Total budgeted income for 2024 includes $30K for “new membership initiatives”. That could be seen as a proxy for non-recurring income. However, if we execute right, this will be a source of recurring income beyond 2024. This $30K represents about 20 new households at $1,500 per household. It is important to note that the $90K deficit assumes we will successfully execute these initiatives, because without that $30K, our deficit could be greater.

What’s the plan, then, to cover that $90K deficit? We will cover $40K from the 2023 surplus. We will also use enough of our reserves to cover another $40K. That leaves a net deficit of almost $10K. What is not reflected in our budget is receipts during 2024 of any of our outstanding 2023 pledges. To date we have received about $7,500 of the outstanding $39K 2023 pledges. That generates, after Diocesan Support, about $6,400 in operating income to help offset that remaining $10K deficit. I will say again, if you are able, and only if you are able, every dollar we receive from 2023 will benefit us in reducing that deficit in 2024.

Remember that our budget funds the ministry of Grace: Stewardship of Facilities, Worship & Liturgy, Youth & Family Ministry, Pastoral Care, Spiritual Formation/Adult Education, Outreach, Communications, Administration, Diocesan Support, and things like Parish Life and Home Groups. If it were me, I would add Stewardship of our Financial Gifts, because everyone engages in that endeavor—every member of staff and clergy stewards our resources with utmost care. This I know.
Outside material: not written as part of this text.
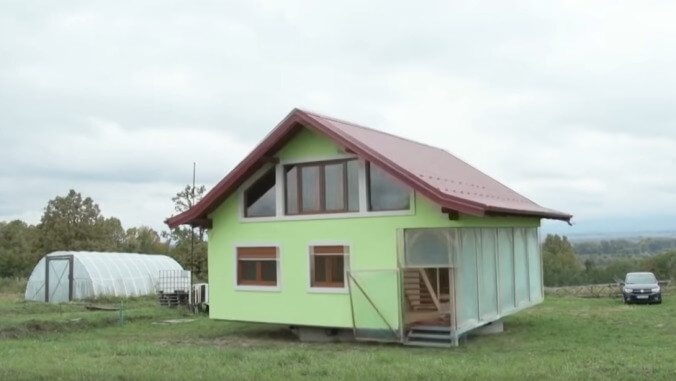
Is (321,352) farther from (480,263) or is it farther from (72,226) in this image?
(72,226)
Attracting new members is just one of a number of initiatives that you will start hearing more about during 2024. These initiatives are focused on reversing the pledge trends and are meant to improve Grace’s operating sustainability. This is important, because we aren’t expecting to have a surplus that will help us cover expenses in 2025. The vestry is committed during 2024 to start growing our membership, and by extension, our pledging households. It is an important initiative.

The table is set. We have a new rector and faith formation. We are a welcoming place for children, youth, families, and adults. As Eric says every Sunday, all who hunger for spiritual food are welcome at this table. We just need to invite everyone to the banquet!

I was a commercial banker for 37 years. At one point in my career, I managed a group of bankers in the Seattle market. At the same time, the bank hired a woman to manage a group of portfolio managers. These bankers were important to my group, because these were the bankers who did the analytical work. Many of them at the time were new to their role. After a few weeks, this woman came into my office, sat down, and said, “Terry, these portfolio managers need so much training! Who’s going to do that?” I looked across the desk at her and said, “Well, I think YOU are!”. So, I ask you: if growing our church membership is an important initiative that will help us manage these trends, so they don’t define us, then who’s going to do that? I hope your answer is a resounding, “We are!”